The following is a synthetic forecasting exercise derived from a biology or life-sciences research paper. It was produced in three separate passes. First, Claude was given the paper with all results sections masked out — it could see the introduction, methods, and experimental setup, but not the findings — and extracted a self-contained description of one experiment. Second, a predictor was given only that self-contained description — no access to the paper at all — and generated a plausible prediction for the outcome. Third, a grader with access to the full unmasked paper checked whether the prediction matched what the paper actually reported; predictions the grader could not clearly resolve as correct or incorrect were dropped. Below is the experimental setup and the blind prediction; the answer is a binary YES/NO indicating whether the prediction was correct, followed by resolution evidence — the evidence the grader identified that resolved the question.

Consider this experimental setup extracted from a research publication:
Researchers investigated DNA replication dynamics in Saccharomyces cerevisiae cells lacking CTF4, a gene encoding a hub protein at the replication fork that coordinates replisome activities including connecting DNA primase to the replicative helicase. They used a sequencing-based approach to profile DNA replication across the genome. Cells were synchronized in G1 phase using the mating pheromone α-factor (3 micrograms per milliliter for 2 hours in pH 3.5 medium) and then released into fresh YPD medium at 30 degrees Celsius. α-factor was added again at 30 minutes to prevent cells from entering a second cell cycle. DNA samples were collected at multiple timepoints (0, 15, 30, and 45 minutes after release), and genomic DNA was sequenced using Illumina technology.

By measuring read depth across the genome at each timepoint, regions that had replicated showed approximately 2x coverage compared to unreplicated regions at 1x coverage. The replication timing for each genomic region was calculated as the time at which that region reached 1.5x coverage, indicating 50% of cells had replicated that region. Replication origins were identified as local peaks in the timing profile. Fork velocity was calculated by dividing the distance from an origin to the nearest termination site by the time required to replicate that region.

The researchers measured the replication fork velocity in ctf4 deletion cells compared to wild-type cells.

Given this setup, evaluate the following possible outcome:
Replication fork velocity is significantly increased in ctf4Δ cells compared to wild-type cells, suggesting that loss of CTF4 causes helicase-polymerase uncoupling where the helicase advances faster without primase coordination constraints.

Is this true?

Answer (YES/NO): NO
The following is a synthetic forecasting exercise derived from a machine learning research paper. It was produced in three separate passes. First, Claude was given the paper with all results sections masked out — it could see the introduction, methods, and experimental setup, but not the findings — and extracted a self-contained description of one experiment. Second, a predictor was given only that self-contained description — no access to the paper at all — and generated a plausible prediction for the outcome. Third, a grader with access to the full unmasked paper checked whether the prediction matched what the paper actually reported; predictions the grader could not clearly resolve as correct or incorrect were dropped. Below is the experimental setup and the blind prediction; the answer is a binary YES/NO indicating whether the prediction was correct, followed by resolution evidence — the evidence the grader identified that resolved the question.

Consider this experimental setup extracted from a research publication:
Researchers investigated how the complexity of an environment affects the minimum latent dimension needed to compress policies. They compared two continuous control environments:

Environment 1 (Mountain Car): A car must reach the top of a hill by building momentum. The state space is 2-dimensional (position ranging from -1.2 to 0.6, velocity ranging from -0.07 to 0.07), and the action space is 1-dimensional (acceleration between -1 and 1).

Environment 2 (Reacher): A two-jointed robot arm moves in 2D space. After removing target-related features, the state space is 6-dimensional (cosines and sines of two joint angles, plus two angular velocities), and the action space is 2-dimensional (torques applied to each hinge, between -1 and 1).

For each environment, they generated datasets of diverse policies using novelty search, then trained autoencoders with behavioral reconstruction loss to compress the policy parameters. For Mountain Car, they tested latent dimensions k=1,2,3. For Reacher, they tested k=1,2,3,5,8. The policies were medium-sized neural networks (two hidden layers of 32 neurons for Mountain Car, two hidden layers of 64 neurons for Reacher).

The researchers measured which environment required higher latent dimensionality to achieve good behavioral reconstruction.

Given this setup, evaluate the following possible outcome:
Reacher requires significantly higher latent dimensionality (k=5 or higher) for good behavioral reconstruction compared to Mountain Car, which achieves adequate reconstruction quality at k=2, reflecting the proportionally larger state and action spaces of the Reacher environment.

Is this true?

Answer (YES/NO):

▶ [What is required] The lines to return run from the one containing "Reacher requires significantly" through the last line of the records above. Give them exactly and include nothing more.

▶ [Exercise output]
Reacher requires significantly higher latent dimensionality (k=5 or higher) for good behavioral reconstruction compared to Mountain Car, which achieves adequate reconstruction quality at k=2, reflecting the proportionally larger state and action spaces of the Reacher environment.

Is this true?

Answer (YES/NO):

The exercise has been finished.